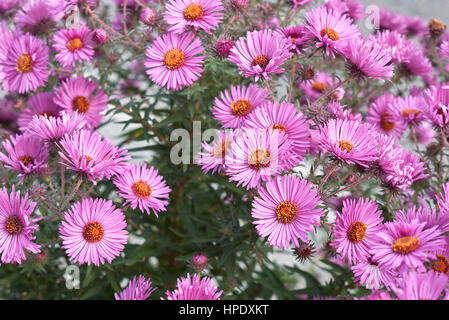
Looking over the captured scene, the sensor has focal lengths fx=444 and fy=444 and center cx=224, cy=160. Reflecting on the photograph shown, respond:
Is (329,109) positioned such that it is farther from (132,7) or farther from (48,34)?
(48,34)

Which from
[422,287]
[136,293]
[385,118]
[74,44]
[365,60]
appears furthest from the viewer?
[385,118]

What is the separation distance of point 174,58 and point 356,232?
0.52 metres

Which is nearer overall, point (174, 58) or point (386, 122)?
→ point (174, 58)

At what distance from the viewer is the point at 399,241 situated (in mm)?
732

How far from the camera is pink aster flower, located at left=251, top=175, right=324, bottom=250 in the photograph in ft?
2.59

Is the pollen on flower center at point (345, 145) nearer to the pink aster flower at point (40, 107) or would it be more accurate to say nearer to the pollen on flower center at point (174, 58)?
the pollen on flower center at point (174, 58)

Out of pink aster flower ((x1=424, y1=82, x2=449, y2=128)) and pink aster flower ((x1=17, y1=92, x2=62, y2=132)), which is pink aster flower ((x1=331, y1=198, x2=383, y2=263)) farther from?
pink aster flower ((x1=17, y1=92, x2=62, y2=132))

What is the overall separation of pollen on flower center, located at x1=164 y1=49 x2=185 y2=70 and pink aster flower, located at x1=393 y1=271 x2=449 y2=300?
61 centimetres

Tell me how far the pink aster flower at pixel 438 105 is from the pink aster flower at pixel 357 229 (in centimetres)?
23

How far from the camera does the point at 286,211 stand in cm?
81

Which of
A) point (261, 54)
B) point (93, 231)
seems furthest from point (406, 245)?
point (93, 231)

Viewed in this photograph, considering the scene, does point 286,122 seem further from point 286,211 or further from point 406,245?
point 406,245

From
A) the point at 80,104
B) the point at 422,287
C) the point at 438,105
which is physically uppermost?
the point at 80,104
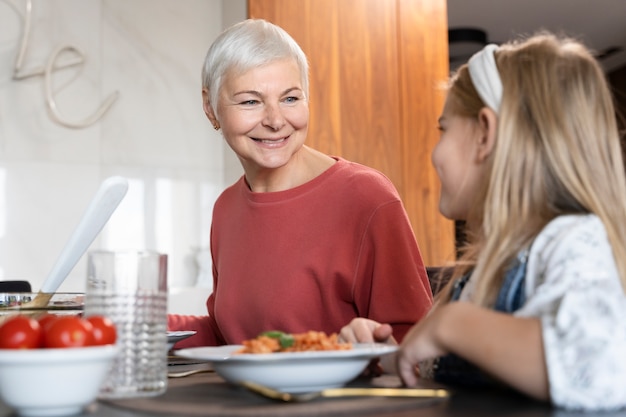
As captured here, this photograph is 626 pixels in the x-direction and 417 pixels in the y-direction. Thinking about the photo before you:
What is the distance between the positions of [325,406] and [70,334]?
0.87ft

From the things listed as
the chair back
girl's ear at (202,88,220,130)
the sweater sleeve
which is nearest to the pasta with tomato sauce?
the sweater sleeve

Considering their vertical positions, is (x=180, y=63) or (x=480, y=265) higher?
(x=180, y=63)

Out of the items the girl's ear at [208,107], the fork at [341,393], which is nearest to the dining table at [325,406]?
the fork at [341,393]

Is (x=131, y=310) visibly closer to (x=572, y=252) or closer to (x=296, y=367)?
(x=296, y=367)

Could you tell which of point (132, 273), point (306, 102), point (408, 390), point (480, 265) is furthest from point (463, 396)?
point (306, 102)

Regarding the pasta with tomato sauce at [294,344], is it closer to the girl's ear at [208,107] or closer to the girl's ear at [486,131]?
__________
- [Short problem]: Please pull out every line of the rows above that contains the word "furthest", and copy each of those lines in full.

- [Written response]:
appears furthest from the viewer?
seems furthest from point (406, 245)?
Could you tell which of point (132, 273), point (306, 102), point (408, 390), point (480, 265) is furthest from point (463, 396)?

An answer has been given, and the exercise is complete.